*GOAL:* Every record must be written out once more, with nothing added or omitted.

*DATASET CONTENT:*
☆ ☆ ☆ ☆ ☆
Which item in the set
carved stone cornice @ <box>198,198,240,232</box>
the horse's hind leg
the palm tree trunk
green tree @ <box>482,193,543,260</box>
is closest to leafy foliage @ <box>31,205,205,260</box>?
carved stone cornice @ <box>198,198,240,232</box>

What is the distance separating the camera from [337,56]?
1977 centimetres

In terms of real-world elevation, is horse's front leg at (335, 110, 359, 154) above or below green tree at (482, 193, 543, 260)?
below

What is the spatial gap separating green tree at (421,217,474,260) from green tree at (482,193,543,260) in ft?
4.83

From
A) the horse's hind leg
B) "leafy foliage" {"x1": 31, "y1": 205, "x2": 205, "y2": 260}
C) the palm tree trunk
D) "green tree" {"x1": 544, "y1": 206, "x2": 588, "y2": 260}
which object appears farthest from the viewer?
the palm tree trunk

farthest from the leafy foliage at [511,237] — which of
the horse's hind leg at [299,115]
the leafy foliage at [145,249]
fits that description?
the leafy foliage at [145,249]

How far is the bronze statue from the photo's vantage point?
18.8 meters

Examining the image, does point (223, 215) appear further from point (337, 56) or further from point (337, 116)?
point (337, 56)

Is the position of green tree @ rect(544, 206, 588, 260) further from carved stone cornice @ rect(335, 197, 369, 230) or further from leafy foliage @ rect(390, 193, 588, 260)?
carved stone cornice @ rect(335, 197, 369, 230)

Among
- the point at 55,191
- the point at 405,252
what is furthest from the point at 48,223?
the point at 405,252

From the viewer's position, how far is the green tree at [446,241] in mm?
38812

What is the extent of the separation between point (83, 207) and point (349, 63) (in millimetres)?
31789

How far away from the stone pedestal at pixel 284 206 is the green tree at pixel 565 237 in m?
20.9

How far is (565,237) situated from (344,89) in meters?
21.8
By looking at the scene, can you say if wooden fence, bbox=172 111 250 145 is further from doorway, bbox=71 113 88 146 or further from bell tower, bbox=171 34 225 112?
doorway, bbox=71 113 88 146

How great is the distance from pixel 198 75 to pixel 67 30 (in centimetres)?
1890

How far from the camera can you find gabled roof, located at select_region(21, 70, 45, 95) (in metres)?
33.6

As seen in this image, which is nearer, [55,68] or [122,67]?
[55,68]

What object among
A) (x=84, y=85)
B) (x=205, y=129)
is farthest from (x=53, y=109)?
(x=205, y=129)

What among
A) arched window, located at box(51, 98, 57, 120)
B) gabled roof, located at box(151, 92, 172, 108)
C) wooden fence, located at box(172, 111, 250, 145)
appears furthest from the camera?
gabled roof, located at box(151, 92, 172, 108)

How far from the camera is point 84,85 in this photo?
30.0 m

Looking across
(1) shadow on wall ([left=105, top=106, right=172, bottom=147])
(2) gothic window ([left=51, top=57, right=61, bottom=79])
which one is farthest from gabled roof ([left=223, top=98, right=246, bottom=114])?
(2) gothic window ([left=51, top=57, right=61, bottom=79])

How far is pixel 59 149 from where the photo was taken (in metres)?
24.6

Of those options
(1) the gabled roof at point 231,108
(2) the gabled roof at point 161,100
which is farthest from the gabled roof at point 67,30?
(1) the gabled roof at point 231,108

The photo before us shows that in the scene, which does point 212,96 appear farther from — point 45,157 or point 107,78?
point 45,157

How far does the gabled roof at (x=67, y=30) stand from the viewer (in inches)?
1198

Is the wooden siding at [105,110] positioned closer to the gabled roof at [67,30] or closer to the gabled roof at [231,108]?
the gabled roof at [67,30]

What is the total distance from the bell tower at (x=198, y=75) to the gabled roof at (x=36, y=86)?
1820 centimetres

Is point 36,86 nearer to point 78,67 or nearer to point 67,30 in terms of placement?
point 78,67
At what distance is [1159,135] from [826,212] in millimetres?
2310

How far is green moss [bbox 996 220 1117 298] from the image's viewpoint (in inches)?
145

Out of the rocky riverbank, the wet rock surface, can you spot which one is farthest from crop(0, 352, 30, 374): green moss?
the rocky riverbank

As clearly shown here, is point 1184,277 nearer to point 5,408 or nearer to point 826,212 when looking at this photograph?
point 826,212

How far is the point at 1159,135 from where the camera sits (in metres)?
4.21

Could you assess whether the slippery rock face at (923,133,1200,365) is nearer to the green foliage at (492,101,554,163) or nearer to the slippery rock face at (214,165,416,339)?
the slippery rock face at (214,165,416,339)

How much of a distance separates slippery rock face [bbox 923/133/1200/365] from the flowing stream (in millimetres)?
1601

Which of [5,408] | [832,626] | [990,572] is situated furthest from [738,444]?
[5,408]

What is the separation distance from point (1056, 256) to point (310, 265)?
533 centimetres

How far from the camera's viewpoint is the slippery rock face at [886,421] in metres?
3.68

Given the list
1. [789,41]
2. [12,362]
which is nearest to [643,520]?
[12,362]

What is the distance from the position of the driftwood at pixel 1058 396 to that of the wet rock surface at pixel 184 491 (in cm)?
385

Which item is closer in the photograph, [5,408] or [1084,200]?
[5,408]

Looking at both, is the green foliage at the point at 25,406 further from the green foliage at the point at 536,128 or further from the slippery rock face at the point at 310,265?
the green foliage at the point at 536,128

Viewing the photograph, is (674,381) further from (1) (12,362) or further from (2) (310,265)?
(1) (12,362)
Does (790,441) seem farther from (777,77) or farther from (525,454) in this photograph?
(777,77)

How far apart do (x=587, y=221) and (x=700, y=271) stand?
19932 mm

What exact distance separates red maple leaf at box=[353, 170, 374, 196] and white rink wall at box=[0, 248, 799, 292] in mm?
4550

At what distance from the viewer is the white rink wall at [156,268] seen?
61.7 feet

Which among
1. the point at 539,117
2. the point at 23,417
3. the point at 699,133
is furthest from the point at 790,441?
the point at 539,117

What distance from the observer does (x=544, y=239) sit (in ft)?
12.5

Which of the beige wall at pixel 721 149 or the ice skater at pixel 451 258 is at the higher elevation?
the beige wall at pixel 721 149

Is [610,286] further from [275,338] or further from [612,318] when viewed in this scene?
☆ ☆ ☆ ☆ ☆
*FINISHED ANSWER:*
Which item in the set
carved stone cornice @ <box>198,198,240,232</box>
the horse's hind leg
the palm tree trunk
green tree @ <box>482,193,543,260</box>
is closest to leafy foliage @ <box>31,205,205,260</box>?
carved stone cornice @ <box>198,198,240,232</box>

What is the distance separating the camera from [337,56]?
1977 centimetres

In terms of real-world elevation, is horse's front leg at (335, 110, 359, 154) above or below green tree at (482, 193, 543, 260)?
below

What is the spatial gap separating green tree at (421,217,474,260) from green tree at (482,193,543,260) in ft?
4.83

From
A) the horse's hind leg
B) "leafy foliage" {"x1": 31, "y1": 205, "x2": 205, "y2": 260}
C) the palm tree trunk
D) "green tree" {"x1": 544, "y1": 206, "x2": 588, "y2": 260}
which object appears farthest from the viewer?
the palm tree trunk

farthest from the leafy foliage at [511,237] — which of
the horse's hind leg at [299,115]
the leafy foliage at [145,249]
fits that description?
the leafy foliage at [145,249]

How far is the bronze statue from the photo's vantage point?
18.8 meters

Examining the image, does point (223, 215) appear further from point (337, 56) or further from point (337, 116)?
point (337, 56)

Is the position of green tree @ rect(544, 206, 588, 260) further from carved stone cornice @ rect(335, 197, 369, 230) or further from leafy foliage @ rect(390, 193, 588, 260)?
carved stone cornice @ rect(335, 197, 369, 230)

Among
- the point at 55,191
- the point at 405,252
what is furthest from the point at 48,223?
the point at 405,252

From the viewer's position, how far is the green tree at [446,241] in mm?
38812

What is the extent of the separation between point (83, 207) and point (349, 63) (in millimetres)?
31789

How far away from the stone pedestal at pixel 284 206 is the green tree at pixel 565 237 in m?
20.9

How far is (565,237) situated from (344,89) in meters?
21.8
By looking at the scene, can you say if wooden fence, bbox=172 111 250 145 is further from doorway, bbox=71 113 88 146 or further from bell tower, bbox=171 34 225 112?
doorway, bbox=71 113 88 146

How great is the distance from pixel 198 75 to pixel 67 30 (in centimetres)?
1890

How far from the camera can you find gabled roof, located at select_region(21, 70, 45, 95) (in metres)?
33.6

As seen in this image, which is nearer, [55,68] or [122,67]?
[55,68]

What object among
A) (x=84, y=85)
B) (x=205, y=129)
is farthest from (x=53, y=109)?
(x=205, y=129)

What among
A) arched window, located at box(51, 98, 57, 120)
B) gabled roof, located at box(151, 92, 172, 108)
C) wooden fence, located at box(172, 111, 250, 145)
appears furthest from the camera?
gabled roof, located at box(151, 92, 172, 108)

How far from the camera is point 84,85 in this photo?
30.0 m

Looking across
(1) shadow on wall ([left=105, top=106, right=172, bottom=147])
(2) gothic window ([left=51, top=57, right=61, bottom=79])
which one is farthest from gabled roof ([left=223, top=98, right=246, bottom=114])?
(2) gothic window ([left=51, top=57, right=61, bottom=79])

How far is pixel 59 149 from where the photo was taken (in metres)?
24.6

Of those options
(1) the gabled roof at point 231,108
(2) the gabled roof at point 161,100
which is farthest from the gabled roof at point 67,30?
(1) the gabled roof at point 231,108

The photo before us shows that in the scene, which does point 212,96 appear farther from — point 45,157 or point 107,78?
point 45,157

How far does the gabled roof at (x=67, y=30) stand from the viewer (in inches)?
1198

Is the wooden siding at [105,110] positioned closer to the gabled roof at [67,30] or closer to the gabled roof at [231,108]?
the gabled roof at [67,30]

What is the total distance from the bell tower at (x=198, y=75) to the gabled roof at (x=36, y=86)?
1820 centimetres

Is point 36,86 nearer to point 78,67 or nearer to point 67,30 in terms of placement?
point 78,67
At what distance is [1159,135] from [826,212] in millimetres?
2310

How far is green moss [bbox 996 220 1117 298] from the image's viewpoint (in inches)?
145

Out of the rocky riverbank, the wet rock surface, can you spot which one is farthest from crop(0, 352, 30, 374): green moss?
the rocky riverbank

As clearly shown here, is point 1184,277 nearer to point 5,408 or nearer to point 826,212 when looking at this photograph?
point 826,212

How far is the point at 1159,135 from where the camera sits (in metres)?
4.21

Could you assess whether the slippery rock face at (923,133,1200,365) is nearer to the green foliage at (492,101,554,163) or nearer to the slippery rock face at (214,165,416,339)?
the slippery rock face at (214,165,416,339)

How much of a distance separates slippery rock face [bbox 923/133/1200/365] from the flowing stream (in millimetres)?
1601

Which of [5,408] | [832,626] | [990,572] is situated furthest from [738,444]?
[5,408]

What is the separation distance from point (1056, 256) to point (310, 265)?
533 centimetres

How far from the camera's viewpoint is the slippery rock face at [886,421] in metres?
3.68

Given the list
1. [789,41]
2. [12,362]
which is nearest to [643,520]?
[12,362]

What is the distance from the position of the driftwood at pixel 1058 396 to that of the wet rock surface at pixel 184 491 (in cm)?
385

Which item is closer in the photograph, [5,408] or [1084,200]?
[5,408]

Looking at both, is the green foliage at the point at 25,406 further from the green foliage at the point at 536,128 or further from the slippery rock face at the point at 310,265?
the green foliage at the point at 536,128

Viewing the photograph, is (674,381) further from (1) (12,362) or further from (2) (310,265)?
(1) (12,362)
Does (790,441) seem farther from (777,77) or farther from (525,454) in this photograph?
(777,77)

How far apart do (x=587, y=221) and (x=700, y=271) stand?
19932 mm

What exact distance separates red maple leaf at box=[353, 170, 374, 196] and white rink wall at box=[0, 248, 799, 292] in mm?
4550

At what distance from the viewer is the white rink wall at [156,268] seen?
61.7 feet

Which among
1. the point at 539,117
2. the point at 23,417
3. the point at 699,133
is furthest from the point at 790,441?
the point at 539,117

What distance from the observer does (x=544, y=239) sit (in ft)?
12.5

Which of the beige wall at pixel 721 149 or the ice skater at pixel 451 258 is at the higher elevation?
the beige wall at pixel 721 149

Is [610,286] further from [275,338] or further from [612,318] when viewed in this scene?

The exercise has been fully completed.